Recently a very interesting result
$\int_0^1\frac{\ln(1-x)}{1+x^2}\mathrm{d}x+\int_0^1\frac{\arctan x}{x(1+x)}\mathrm{d}x=0$
has been proved in a more than elegant way. See Show that $\int_0^1\frac{\ln(1-x)}{1+x^2}\mathrm{d}x+\int_0^1\frac{\arctan x}{x(1+x)}\mathrm{d}x=0$
Here we find the value of the integral
$I=\int_{0}^1 \frac{\log(1-x)}{1+x^2} dx$
Let $x=\tan t$, then
$I=\int_{0}^{\pi/4} \log(1-\tan t) dt.$
By IVth property, we get
$I=\int_0^{\pi/4} \log (1-\tan(\pi/4-t)) dt=\int_{0}^{\pi/4} \log \left( 1-\frac{1-\tan x}{1+\tan x}\right) dt=\int_{0}^{\pi/4} \log (2 \tan x)~dx-\int_{0}^{\pi/4}\log(1+\tan x)dx=\frac{\pi}{4} \log 2+J-K.$
$J=\int_{0}^{\pi/4} \log \tan x ~dx=-C,$ see Definite integral $\int_0^{\pi/4}\log\left(\tan{x}\right)\ dx$
Let us work for $K=\int_{0}^{\pi/4} \log(1+\tan x) dx$, by IV property, again we get
$K=\int_0^{\pi/4} \log (1+\tan(\pi/4-t)) dt=\int_{0}^{\pi/4} \log \left( 1+\frac{1-\tan x}{1+\tan x}\right) dt=\int_{0}^{\pi/4} \log 2~ dx-K \implies K=\frac{\pi}{8} \log 2.$
Finally, we get $I=\frac{\pi}{8}\log 2-C,$ where $C$ is the Catalan constant.

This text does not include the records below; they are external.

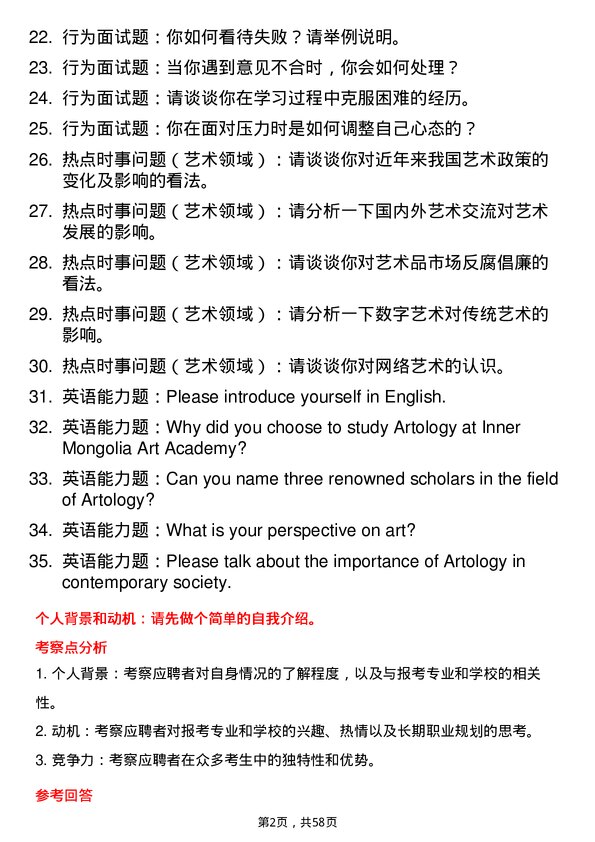 22. 行为面试题：你如何看待失败？请举例说明。

23. 行为面试题：当你遇到意见不合时，你会如何处理？

24. 行为面试题：请谈谈你在学习过程中克服困难的经历。

25. 行为面试题：你在面对压力时是如何调整自己心态的？

26. 热点时事问题（艺术领域）：请谈谈你对近年来我国艺术政策的变化及影响的看法。

27. 热点时事问题（艺术领域）：请分析一下国内外艺术交流对艺术发展的影响。

28. 热点时事问题（艺术领域）：请谈谈你对艺术品市场反腐倡廉的看法。

29. 热点时事问题（艺术领域）：请分析一下数字艺术对传统艺术的影响。

30. 热点时事问题（艺术领域）：请谈谈你对网络艺术的认识。

31. 英语能力题：Please introduce yourself in English.

32. 英语能力题：Why did you choose to study Artology at Inner Mongolia Art Academy?

33. 英语能力题：Can you name three renowned scholars in the field of Artology?

34. 英语能力题：What is your perspective on art?

35. 英语能力题：Please talk about the importance of Artology in contemporary society.

个人背景和动机：请先做个简单的自我介绍。

考察点分析

1. 个人背景：考察应聘者对自身情况的了解程度，以及与报考专业和学校的相关性。

2. 动机：考察应聘者对报考专业和学校的兴趣、热情以及长期职业规划的思考。

3. 竞争力：考察应聘者在众多考生中的独特性和优势。

参考回答

第2页，共58页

What could be other interesting ways of finding $I$?
Best Answer
Perhaps a cleaner way is to consider the integral $$ \int_1^\infty \frac{\ln(u-1)}{1+u^2}du. $$ First, perform the substitution $u\rightarrow (u+1)/(u-1) = 1 + 2/(u-1)$ to get $$ \int_1^\infty \frac{\ln(u-1)}{1+u^2}du = \int_1^\infty \frac{\ln\left(\frac{2}{u-1}\right)}{1+u^2}du = \frac{\pi}{4}\ln2 -\int_1^\infty \frac{\ln(u-1)}{1+u^2}\Longrightarrow \int_0^1\frac{\ln(u-1)}{1+u^2} = \frac{\pi}{8}\ln 2. $$ Now use the substitution $u\rightarrow x^{-1}$ to get $$ \int_1^\infty \frac{\ln(u-1)}{1+u^2}du = \int_0^1\frac{\ln(x^{-1}-1)}{1+x^2}dx = \int_0^1\frac{\ln(1-x)}{1+x^2}dx -\int_0^1\frac{\ln x}{1+x^2}dx = \frac{\pi}{8}\ln 2. $$ Rearranging gives us an expression for the original integral: $$ \int_0^1\frac{\ln(1-x)}{1+x^2}dx = \frac{\pi}{8}\ln 2 + \int_0^1\frac{\ln x}{1+x^2}dx = \frac{\pi}{8}\ln 2 - C, $$ where $\int_0^1\ln(x)/(1+x^2)dx = -C$ is apparently a well-known integral.